Reverse Proxying over WebSockets: Building a Production-Ready Local Tunnel

by Syed Sibtain, System Analyst

Introduction

Most developers take for granted the ability to share a local project with a single command. Whether it’s for demos, testing, or webhooks, we often need a quick way to expose a local server. Tools like ngrok have become the default solution for this.

I’ve used ngrok for years while working on Gather AI, a platform for automating daily check-ins for async teams, and it’s been incredibly useful.

But building a tunneling service is very different from using one. Once we try to do it ourselves, we quickly realize that the internet isn’t designed to let external traffic reach a private machine. In this post, I’ll walk through how we built a production-ready local tunneling system—why dynamic port allocation didn’t scale for us, and how we designed a reliable relay using NestJS and WebSockets.

The Problem: The "Dynamic Port" Trap

When we use ngrok or any other tunneling service, we don’t have to think about port allocation. The service dynamically assigns a port to your local server and forwards the traffic to it.

But when we build our own tunneling service, we need to think about port allocation. We need to assign a port to our local server and forward the traffic to it.

Our initial architectural goal was simple: assign a unique, random port on our server for every new tunnel (e.g., tunnel-server.com:45001 maps to localhost:3000).

However, this approach hit two major walls quickly:

  1. Provider Restrictions: Modern PaaS providers like Fly.io are optimized for standard web traffic (80/443). Exposing thousands of arbitrary ports is either impossible or a configuration nightmare.
  2. Network Friction: Many corporate firewalls block non-standard ports, rendering the service useless for developers in restricted environments.
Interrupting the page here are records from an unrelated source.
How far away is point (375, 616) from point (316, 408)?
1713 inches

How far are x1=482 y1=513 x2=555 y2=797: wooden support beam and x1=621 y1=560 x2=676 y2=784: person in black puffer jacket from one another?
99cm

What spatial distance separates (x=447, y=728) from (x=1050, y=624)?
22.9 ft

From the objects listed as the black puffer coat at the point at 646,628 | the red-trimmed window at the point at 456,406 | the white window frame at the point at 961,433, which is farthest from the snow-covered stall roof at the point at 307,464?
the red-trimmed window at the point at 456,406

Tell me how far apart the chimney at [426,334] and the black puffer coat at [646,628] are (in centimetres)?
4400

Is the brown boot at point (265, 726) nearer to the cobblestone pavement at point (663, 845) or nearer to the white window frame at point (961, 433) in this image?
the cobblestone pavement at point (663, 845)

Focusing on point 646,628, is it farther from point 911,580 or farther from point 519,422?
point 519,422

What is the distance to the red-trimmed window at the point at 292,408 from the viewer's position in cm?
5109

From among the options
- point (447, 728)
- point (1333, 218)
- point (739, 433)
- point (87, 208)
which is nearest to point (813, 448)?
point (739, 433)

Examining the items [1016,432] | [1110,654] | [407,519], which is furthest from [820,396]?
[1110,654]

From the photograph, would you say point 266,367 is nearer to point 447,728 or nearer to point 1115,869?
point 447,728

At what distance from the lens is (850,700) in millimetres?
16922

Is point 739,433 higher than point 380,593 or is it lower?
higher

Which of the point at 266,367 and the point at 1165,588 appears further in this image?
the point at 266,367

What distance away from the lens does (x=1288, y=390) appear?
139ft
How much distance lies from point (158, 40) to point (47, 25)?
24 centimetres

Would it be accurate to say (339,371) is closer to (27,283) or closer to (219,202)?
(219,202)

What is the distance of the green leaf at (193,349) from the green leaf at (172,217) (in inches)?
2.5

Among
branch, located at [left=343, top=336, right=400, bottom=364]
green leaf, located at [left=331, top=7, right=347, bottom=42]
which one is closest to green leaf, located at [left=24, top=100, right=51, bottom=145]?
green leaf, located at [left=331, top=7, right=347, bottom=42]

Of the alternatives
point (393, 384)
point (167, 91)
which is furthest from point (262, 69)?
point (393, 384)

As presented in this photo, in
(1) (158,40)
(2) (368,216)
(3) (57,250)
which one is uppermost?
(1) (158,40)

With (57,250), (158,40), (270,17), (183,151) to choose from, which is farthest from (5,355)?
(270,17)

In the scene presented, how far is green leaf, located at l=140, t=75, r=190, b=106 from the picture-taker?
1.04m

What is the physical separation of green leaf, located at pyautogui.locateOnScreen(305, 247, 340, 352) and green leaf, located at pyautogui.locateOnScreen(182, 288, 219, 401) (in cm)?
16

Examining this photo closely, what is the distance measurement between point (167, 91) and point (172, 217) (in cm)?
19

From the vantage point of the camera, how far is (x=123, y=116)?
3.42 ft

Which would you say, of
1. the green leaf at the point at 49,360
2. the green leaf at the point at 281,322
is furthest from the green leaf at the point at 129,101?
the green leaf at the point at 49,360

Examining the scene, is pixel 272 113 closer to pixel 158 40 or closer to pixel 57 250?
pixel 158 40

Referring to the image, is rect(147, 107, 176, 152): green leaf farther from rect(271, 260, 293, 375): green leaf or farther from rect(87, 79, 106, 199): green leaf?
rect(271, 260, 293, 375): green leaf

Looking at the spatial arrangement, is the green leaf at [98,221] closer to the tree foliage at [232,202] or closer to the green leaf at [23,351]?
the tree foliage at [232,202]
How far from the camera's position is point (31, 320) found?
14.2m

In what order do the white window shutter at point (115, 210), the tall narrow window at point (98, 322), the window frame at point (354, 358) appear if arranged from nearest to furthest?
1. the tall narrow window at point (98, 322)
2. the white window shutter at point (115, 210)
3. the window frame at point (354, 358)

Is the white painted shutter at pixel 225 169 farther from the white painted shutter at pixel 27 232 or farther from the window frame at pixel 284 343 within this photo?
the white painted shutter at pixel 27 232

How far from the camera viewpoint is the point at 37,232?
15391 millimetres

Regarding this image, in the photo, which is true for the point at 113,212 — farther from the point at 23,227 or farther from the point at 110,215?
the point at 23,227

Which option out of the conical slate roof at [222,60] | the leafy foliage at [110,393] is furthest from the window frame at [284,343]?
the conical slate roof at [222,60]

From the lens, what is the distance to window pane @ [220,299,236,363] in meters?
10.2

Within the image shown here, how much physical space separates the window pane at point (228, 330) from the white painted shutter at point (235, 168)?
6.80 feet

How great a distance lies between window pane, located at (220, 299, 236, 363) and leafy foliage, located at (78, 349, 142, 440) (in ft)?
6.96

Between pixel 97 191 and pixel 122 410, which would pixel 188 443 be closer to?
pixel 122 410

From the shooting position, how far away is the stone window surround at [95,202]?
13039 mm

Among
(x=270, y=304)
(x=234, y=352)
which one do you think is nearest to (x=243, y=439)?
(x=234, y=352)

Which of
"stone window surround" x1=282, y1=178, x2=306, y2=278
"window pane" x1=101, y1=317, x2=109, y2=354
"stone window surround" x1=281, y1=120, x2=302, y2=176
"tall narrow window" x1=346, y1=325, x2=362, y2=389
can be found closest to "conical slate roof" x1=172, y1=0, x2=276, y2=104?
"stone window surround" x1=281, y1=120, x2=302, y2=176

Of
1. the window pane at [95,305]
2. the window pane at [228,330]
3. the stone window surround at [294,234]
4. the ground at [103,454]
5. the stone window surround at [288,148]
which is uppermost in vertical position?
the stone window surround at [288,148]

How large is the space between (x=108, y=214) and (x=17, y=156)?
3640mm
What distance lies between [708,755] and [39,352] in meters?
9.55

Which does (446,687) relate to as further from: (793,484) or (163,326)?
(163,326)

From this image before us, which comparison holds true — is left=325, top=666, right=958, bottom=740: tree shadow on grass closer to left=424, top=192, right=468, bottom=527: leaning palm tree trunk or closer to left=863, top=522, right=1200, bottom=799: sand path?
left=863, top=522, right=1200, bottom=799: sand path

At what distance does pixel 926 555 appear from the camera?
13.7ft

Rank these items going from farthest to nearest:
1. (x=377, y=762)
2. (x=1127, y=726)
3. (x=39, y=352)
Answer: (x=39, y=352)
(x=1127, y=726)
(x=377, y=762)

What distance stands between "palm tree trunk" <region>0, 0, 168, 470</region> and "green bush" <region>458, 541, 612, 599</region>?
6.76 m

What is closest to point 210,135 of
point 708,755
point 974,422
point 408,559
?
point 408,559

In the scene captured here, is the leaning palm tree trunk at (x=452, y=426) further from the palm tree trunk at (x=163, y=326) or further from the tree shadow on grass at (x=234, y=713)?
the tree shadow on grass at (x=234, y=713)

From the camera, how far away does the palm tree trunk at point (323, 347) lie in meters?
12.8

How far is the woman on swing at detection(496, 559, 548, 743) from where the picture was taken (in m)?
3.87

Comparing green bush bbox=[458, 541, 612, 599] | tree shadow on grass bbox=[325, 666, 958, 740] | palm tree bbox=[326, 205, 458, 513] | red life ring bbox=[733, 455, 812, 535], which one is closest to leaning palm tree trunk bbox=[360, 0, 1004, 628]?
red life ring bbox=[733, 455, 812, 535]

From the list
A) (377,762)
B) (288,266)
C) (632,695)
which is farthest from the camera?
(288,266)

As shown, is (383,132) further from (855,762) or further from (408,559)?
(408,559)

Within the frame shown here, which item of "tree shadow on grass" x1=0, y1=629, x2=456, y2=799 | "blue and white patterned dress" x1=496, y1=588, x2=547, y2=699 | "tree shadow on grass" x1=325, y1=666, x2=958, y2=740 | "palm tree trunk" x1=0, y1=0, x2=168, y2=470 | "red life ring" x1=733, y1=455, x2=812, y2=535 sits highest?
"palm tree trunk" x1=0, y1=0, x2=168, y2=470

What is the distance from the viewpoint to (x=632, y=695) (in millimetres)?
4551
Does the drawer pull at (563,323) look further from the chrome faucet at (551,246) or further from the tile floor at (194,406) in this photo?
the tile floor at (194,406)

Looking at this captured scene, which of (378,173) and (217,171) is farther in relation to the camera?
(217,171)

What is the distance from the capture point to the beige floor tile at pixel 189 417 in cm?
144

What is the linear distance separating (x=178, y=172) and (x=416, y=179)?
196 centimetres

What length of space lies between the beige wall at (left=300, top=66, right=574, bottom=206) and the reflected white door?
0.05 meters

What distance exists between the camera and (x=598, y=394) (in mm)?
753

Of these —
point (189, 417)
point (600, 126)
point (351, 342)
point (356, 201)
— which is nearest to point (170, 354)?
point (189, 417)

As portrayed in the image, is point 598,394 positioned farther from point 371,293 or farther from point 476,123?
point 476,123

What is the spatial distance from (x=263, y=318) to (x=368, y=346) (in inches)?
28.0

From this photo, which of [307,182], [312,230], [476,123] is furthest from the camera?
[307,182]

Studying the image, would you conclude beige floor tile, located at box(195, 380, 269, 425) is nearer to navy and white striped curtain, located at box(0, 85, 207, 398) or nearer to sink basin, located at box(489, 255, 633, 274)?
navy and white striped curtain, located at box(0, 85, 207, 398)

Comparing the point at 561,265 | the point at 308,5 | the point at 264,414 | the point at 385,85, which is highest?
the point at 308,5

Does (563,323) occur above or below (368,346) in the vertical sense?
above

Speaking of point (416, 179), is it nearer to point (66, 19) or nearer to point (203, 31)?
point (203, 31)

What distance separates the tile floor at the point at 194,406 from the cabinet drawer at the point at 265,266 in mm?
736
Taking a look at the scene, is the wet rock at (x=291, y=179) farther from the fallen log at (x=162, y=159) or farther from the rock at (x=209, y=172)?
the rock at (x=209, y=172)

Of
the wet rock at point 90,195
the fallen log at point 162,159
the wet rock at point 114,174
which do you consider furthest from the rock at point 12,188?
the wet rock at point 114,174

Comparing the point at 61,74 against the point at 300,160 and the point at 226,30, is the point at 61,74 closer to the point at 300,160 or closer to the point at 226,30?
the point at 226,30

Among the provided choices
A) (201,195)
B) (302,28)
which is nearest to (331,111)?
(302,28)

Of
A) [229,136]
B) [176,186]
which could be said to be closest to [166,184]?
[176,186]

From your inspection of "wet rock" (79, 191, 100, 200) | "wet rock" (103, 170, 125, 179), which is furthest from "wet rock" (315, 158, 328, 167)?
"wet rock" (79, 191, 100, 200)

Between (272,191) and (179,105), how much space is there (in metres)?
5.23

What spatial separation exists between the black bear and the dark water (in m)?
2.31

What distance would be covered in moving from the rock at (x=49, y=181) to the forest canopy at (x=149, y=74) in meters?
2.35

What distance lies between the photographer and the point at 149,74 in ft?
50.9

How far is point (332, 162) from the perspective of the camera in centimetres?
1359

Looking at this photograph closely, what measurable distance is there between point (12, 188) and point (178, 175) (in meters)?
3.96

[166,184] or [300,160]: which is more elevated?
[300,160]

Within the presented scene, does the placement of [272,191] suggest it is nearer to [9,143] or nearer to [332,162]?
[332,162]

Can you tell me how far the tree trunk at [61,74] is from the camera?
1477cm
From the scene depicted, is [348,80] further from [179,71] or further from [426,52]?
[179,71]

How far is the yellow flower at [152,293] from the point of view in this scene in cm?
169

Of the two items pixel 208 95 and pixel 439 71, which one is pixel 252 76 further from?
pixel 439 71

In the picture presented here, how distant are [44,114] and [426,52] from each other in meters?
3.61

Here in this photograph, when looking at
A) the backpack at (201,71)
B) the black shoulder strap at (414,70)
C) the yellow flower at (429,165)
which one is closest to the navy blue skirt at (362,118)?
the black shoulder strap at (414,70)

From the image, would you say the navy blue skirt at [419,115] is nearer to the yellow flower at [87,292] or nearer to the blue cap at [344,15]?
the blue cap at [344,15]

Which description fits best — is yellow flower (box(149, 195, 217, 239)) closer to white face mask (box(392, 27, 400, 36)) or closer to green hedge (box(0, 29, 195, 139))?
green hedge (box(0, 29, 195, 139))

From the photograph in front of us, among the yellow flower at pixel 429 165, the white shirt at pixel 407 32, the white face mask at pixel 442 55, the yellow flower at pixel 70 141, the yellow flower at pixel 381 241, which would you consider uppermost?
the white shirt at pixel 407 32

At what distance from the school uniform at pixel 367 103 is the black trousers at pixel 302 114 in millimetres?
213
The Pivot: We realized that instead of opening more "doors" (ports), we needed to multiplex data through a single "hallway." By using a persistent WebSocket connection on port 8080, we could tunnel multiple virtual requests through a single standard HTTPS connection.

Architecture Overview: The Three-Tier Design

Tier 1: Tunnel Server (NestJS Backend)

The server acts as the central orchestrator, handling:

  • HTTP Request Routing: Intelligently routing external requests to connected clients
  • WebSocket Management: Maintaining persistent connections with tunnel clients
  • Tunnel Lifecycle: Creating, tracking, and cleaning up tunnel connections
  • Multi-Protocol Support: Handling both HTTP and WebSocket upgrades

Tier 2: Tunnel Client (CLI Application)

The client is a lightweight CLI tool that:

  • Auto-Allocation: Requests tunnel creation from the server
  • WebSocket Bridge: Establishes persistent WebSocket connection
  • HTTP Proxying: Forwards external requests to the local development server
  • Connection Management: Handles reconnection and error scenarios

Tier 3: Local Development Server

The application being tested (e.g., a Rails, Next.js, or any other application) running on our local machine which we want to expose to the internet.

Architecture Overview

How a Request Travels Through the Tunnel

To make this easier to understand, let’s follow a single request from the browser to a local machine.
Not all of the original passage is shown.